# [Source text]

Part 7: How to Communicate What You Want
The secret to mind-blowing physical relationships isn't technique; it's communication. How to ask for what you want and listen to what your partner needs.
How to Communicate What You Want
If you ask the average 23-year-old guy what makes someone “good in bed,” you will likely hear a list of physical techniques, stamina requirements, or ideas pulled directly from adult entertainment.
This is fundamentally incorrect. The absolute greatest lovers in the world—the ones whose partners rave about them and eagerly want to see them again—are not necessarily the ones with the most acrobatic skills. They are the ones with the best communication skills.
In a society that treats sex as a deeply secretive, shameful taboo, we are never taught how to actually talk about it. We are conditioned to believe that physical intimacy should be a spontaneous, silent, mind-reading exercise. When we bring this silence into the bedroom, it leads to awkwardness, misaligned expectations, and ultimately, a lack of real enjoyment.
If you want to take maximum pleasure from your physical encounters, whether they are casual hookups or serious relationships, you have to break the silence. You have to learn how to use your words.

# [What you need to do]
1. In the communication article, what skills do the greatest lovers in the world have the best of?
2. According to the communication article, what does bringing silence into the bedroom lead to? List every result it names.
Work only from the communication article.

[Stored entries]

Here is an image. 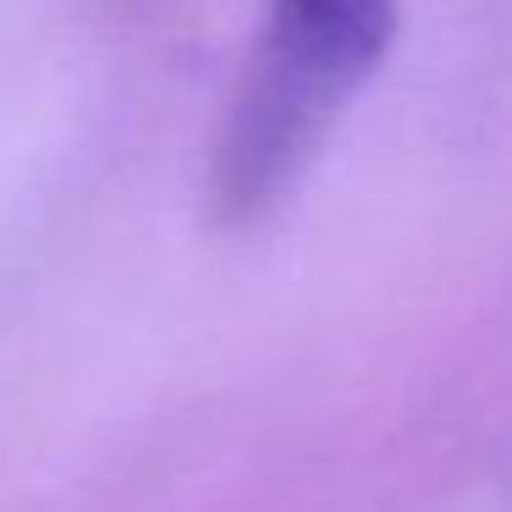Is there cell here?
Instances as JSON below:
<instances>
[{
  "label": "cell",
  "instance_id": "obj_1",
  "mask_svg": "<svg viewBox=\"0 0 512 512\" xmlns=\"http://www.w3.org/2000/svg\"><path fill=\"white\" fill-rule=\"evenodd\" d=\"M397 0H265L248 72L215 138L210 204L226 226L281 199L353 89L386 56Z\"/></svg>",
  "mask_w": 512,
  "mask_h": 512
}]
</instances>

# [Answers provided]
1. Communication skills.

2. Awkwardness, misaligned expectations, and a lack of real enjoyment.